> [Text for analysis]:
########################################

# Lady's/Girls differences in frame, heavy and middle weight changed when?



## Jeff54 (May 16, 2014)

Of course, not being interested in girls bikes I never noticed until today  that vintage girls frames have two styles.. So now I'm wondering when?

In the 40-50's Schwinn made this type which has an extra drop cross bar supporting the two.
Borrowing peoples photographs of the net here. 






And then we have these without the extra in-between bar: 






But I am getting cornfused!

there appears to be a mix of the two styles during the same time frames. 
1960



1958




So, maybe Schwinn stopped putting the extra bar in 1958 or so??

so, which is what got me wondering,  what's this doing with it?
It's a small photograph but, if you'll notice where the emblem is missing original color, is candy apple red. I don't recall that color in the 1950's. Not all of this bike is Schwinn and appears to have been modified, up-dated with 'stuff'  but it's the frame that's got me wondering! 





The bottom line is: Does anybody know what the cut off time period is for those with the extra support bar?

Can we say: all after 1958 is without, and before is 1957 and below or what?


----------



## GTs58 (May 16, 2014)

I've asked the same question. I have seen 1955 56 57 58 girls corvette frames with and without the truss bar. I would take a somewhat researched guess and say the truss bar was totally deleted with the 1959 model year. And I have no idea why in the same model year both style frames were made.


----------



## snickle (May 17, 2014)

I previously thought the bar was there for structural integrity, but now i'm wondering if it was just to hold a tank.


----------



## Jeff54 (May 17, 2014)

GTs58 said:


> I've asked the same question. I have seen 1955 56 57 58 girls corvette frames with and without the truss bar. I would take a somewhat researched guess and say the truss bar was totally deleted with the 1959 model year. And I have no idea why in the same model year both style frames were made.




I'm guessing too but, if as early as 1955, Schwinn had serious problems selling the lady's models and dumped all previous 'with support  bar' frames as they could without too much notice. 

No wonder nobody knows,  Nobody's been interested in girl/women's Schwinn bikes for more than a half a century! LOL

It also indicates the rarity factor has nothing to do with value.. No doubt women/Girls models are far rarer than boy/men's. Even the ever popular easily obtained Hollywood.


----------



## Jeff54 (May 17, 2014)

snickle said:


> I previously thought the bar was there for structural integrity, but now i'm wondering if it was just to hold a tank.





I'm sure that was why it's there, not simply to hang a tank, lol..

However I'd expect that once removed Schwinn would have increased the tinsel strength in metal used. Added a bit of carbon in the tubes. 

Today's models have two support bars, tubes, between the main bars ,, more support to compensate for cheap metal,  and most know or should, it's simply for the cheap element, to cheap to add that carbon. And why all metal components are rusting so fast. Chrome rusting out, it's not the chrome it's Soft metal under it!.

Chrome likes to have an undercoating, nickel or copper because it actually has microscopic holes in it. . Both are less active than steel metal,  but copper is soft and can polish out for the best shine, and nickel is hard but provides the seal. With soft steel under it,, it'll rust faster than ever. No water required, simply high humidity and kiss that chrome good--bye!


----------



## Jeff54 (May 17, 2014)

########################################

> [Provided material]:

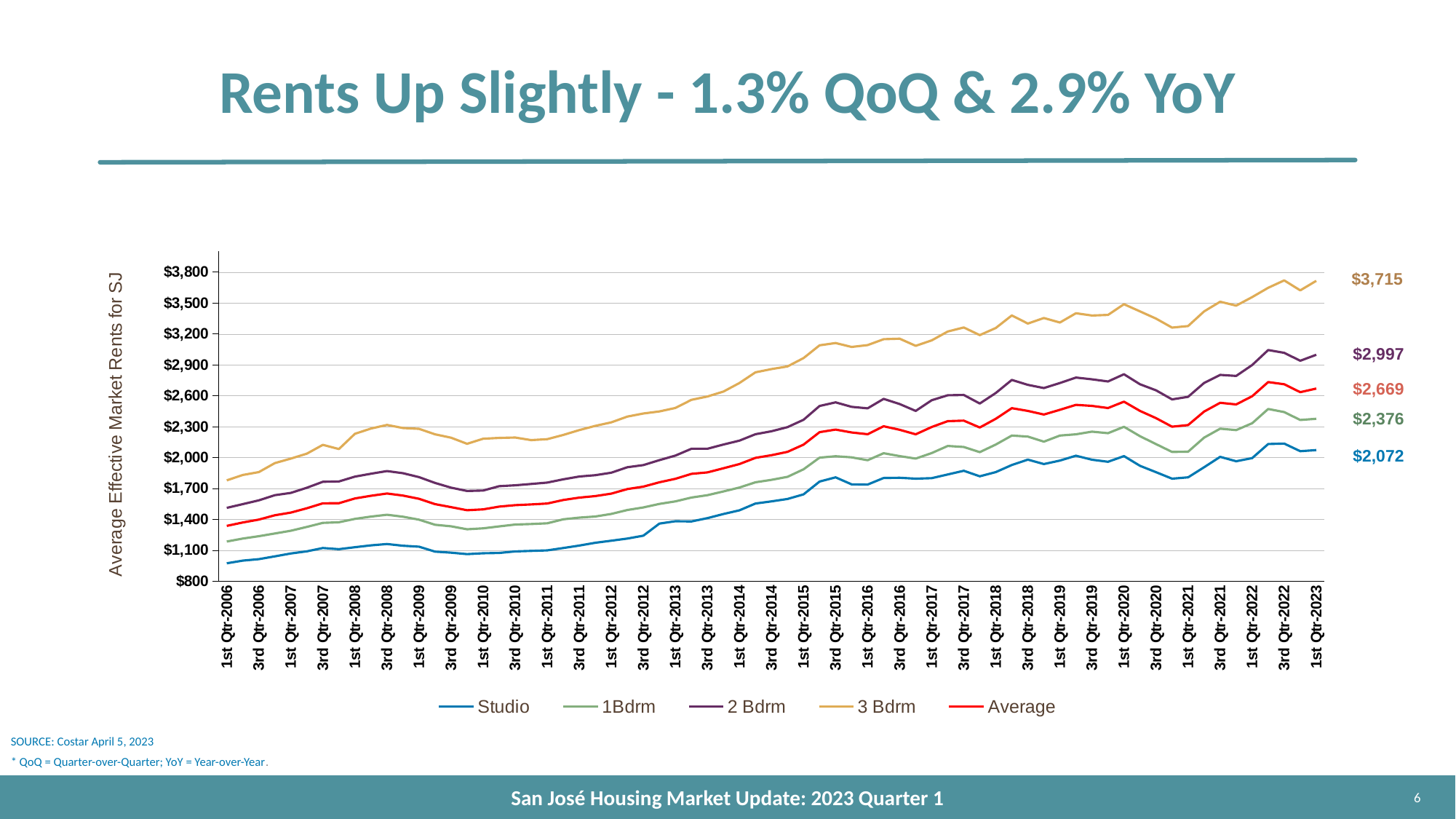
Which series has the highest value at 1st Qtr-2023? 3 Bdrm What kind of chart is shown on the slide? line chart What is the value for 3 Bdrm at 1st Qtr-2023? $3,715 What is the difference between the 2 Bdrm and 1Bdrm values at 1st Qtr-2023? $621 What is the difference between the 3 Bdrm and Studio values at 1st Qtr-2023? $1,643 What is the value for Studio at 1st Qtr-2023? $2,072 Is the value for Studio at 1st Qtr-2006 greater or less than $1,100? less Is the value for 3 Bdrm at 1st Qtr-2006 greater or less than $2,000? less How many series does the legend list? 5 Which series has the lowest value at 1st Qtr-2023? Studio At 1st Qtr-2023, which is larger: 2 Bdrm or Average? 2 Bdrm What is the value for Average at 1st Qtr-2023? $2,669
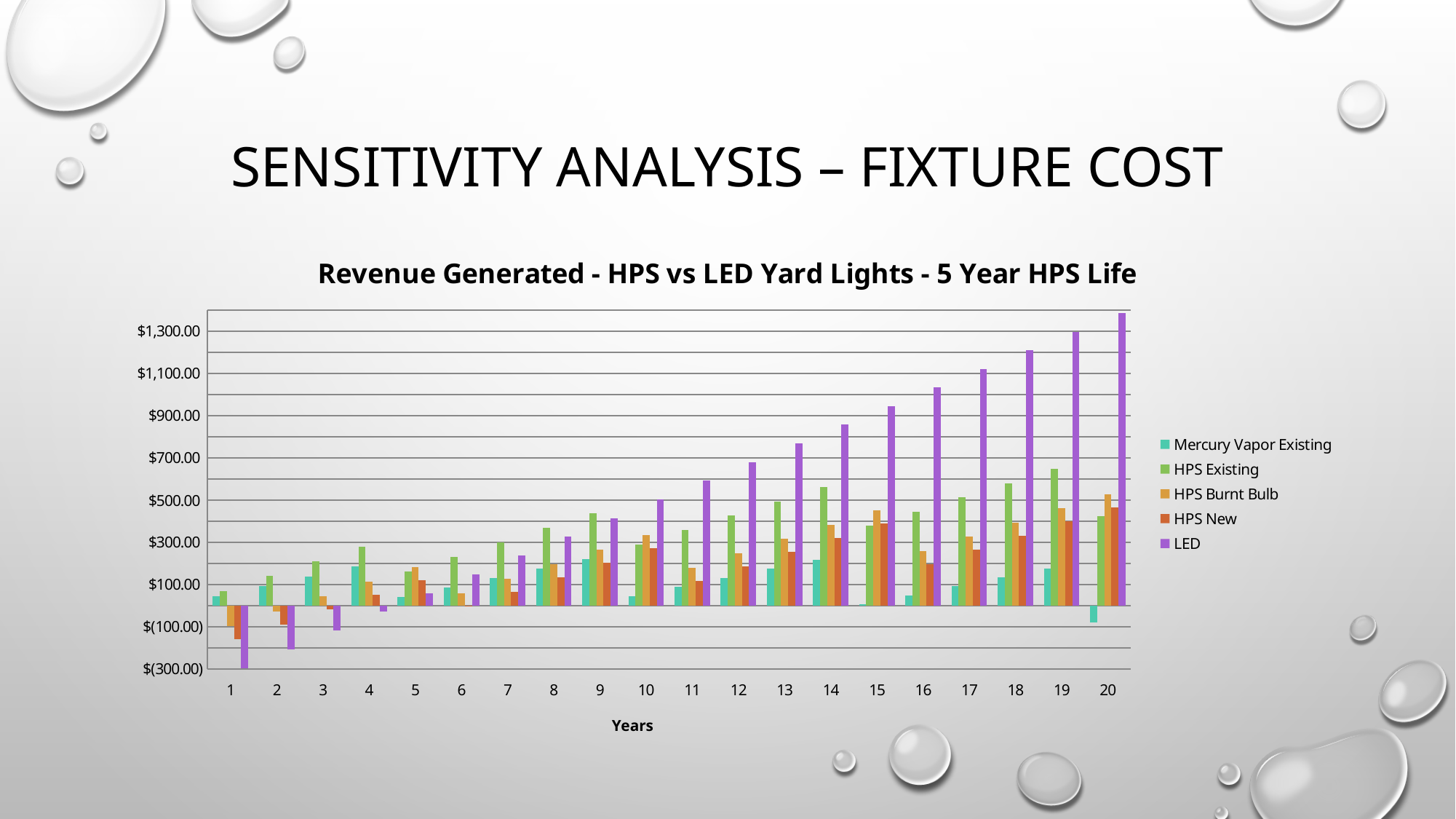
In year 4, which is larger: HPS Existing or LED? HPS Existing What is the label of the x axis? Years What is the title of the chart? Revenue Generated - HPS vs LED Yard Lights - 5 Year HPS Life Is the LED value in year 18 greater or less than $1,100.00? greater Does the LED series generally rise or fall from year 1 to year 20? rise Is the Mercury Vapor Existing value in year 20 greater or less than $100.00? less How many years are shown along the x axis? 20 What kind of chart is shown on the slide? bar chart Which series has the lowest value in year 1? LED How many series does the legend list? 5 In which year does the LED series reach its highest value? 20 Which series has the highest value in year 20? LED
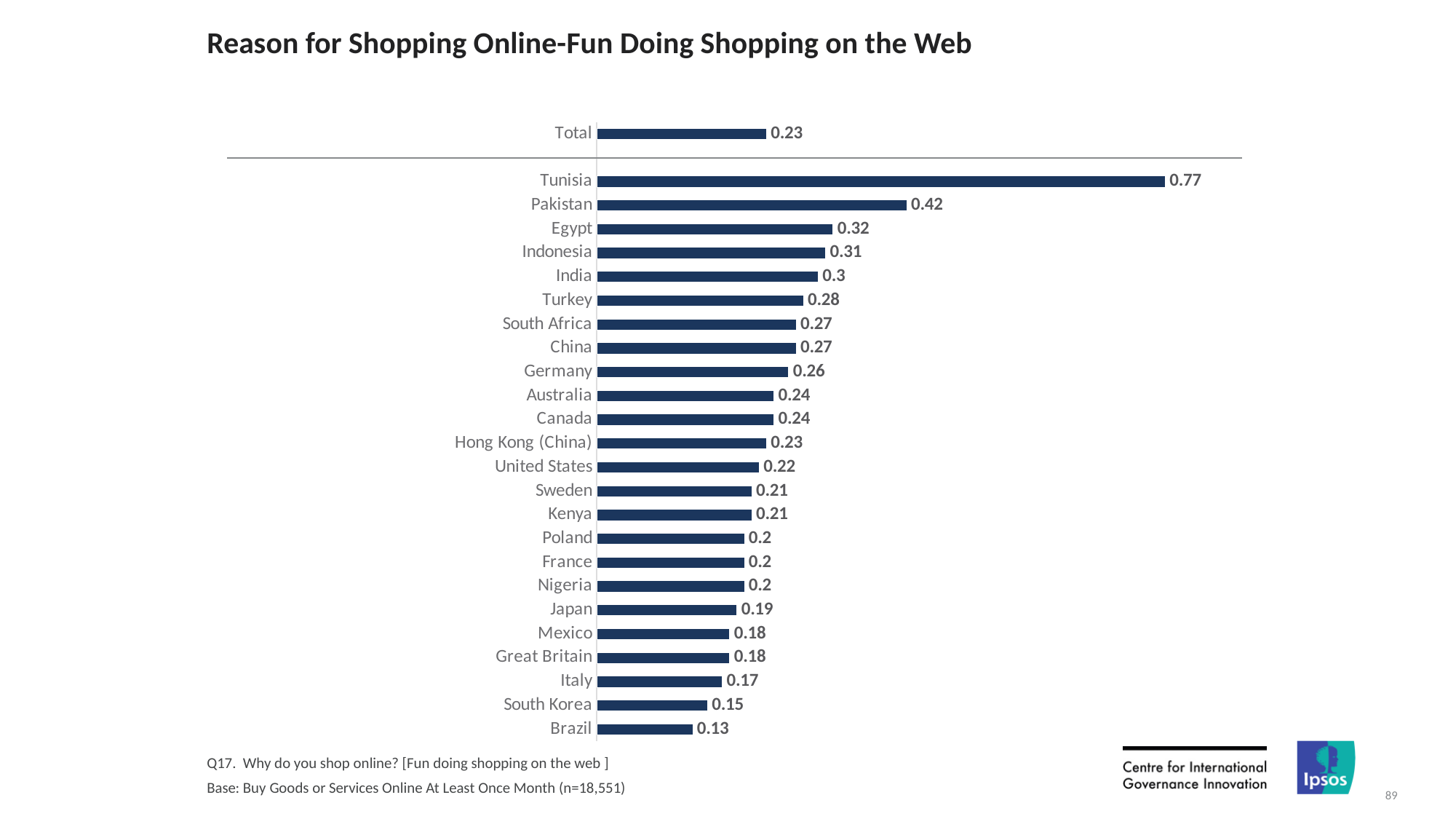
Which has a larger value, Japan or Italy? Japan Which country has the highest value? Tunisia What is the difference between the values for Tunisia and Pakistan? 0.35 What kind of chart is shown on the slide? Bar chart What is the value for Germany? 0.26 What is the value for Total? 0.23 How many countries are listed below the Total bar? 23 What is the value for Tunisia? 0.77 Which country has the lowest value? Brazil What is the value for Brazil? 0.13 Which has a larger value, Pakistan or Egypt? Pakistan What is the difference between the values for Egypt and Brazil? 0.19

########################################

> [Problem set]:
a) Translate this sentence from the forum thread on Schwinn girls' frames into Spanish: "Chrome likes to have an undercoating, nickel or copper because it actually has microscopic holes in it."
b) Write what comes next in the forum thread on Schwinn girls' frames, picking up from its final line.

> [Answers to the exercise]:
a) Al cromo le conviene tener una capa base, de níquel o de cobre, porque en realidad tiene agujeros microscópicos.

b)
GTs58 said:


> I've asked the same question. I have seen 1955 56 57 58 girls corvette frames with and without the truss bar. I would take a somewhat researched guess and say the truss bar was totally deleted with the 1959 model year. And I have no idea why in the same model year both style frames were made.




Lets add this to the list 1940, so once again another mystery! 

When did Schwinn begin this and change  1940's and lower Girls frame to the late 40's-50's style?

Surely somebody's done their homework on girls frames by now??

can't be a' men's only' collectible hobby?!! Bedside's gender or not, where there's money to be made, somebody is hunting! LOL


----------



## GTs58 (May 17, 2014)

If you look at the pre war models you will see the truss tube is in a different location than the later post war frames and it seems the spacing between the top and downtube is also different. Girls frames have a tendency to collapse and that truss tube is pretty much worthless unless it's close to the seatmask.


----------



## Wayne Adam (May 17, 2014)

I Have a few girls Schwinns here, and out of about seven of them, the only one with the support bar is my 24" 1954 Wasp.
Below are pictures of my 1958 Corvette ( Excellent unrestored, last year for the girls Corvette), and my 1954 24" Wasp ( unrestored).
I have never seen a support bar on any other '58 Corvettes, but who knows.
Perhaps Schwinn had this huge room full of frames, and the builders just grabbed whatever was convenient..................Wayne


----------



## Jeff54 (May 21, 2014)

*1 question answered*

Well I managed to answer 1 question which was what started me wondering. The bike in question (last photo blue bike) turned out to be a 1955 girls 24 inch spitfire. I'm presuming it's spitfire it's an odd chain guard and I found a boy's 24 incher coach green and ivory with the same odd style chain guard so,, But maybe it's a corvette with weird chain guard cause it's 24? ?  . A craig's list find.

It's been a little up-dated, newer Schwinn peddles, and maybe, not sure yet but possibly newer Schwinn crank, although shouldn't have needed one Because all of the chrome on this little girls bike, handle bar, goose neck, sprocket rims etc.  is Very, very nice! ( Indicating there's hardly any rust under the areas the dope painted the silver. .)
 Also newer Schwinn tires too. Not sure which kind or year as it's not brick or typhoon and has the Schwinn logo in an little white spot on side of tires. And that ought to tell me the time period it was "Restored" 

Whoever "restored" it, LOL, brush painted the blue, and silver, bush painted, a lot of things that this age would have cleaned up easy.  Stainless steel fenders, and for me the mounting is unusual. Both fenders are mounted with right angle brackets verses the standard screws from the underside of fender to frame bracket and fork . . And the type of mounting fixed on frame is designed for that rear frame bracket and fork too. . what?" go figure? Who knows the answer to that?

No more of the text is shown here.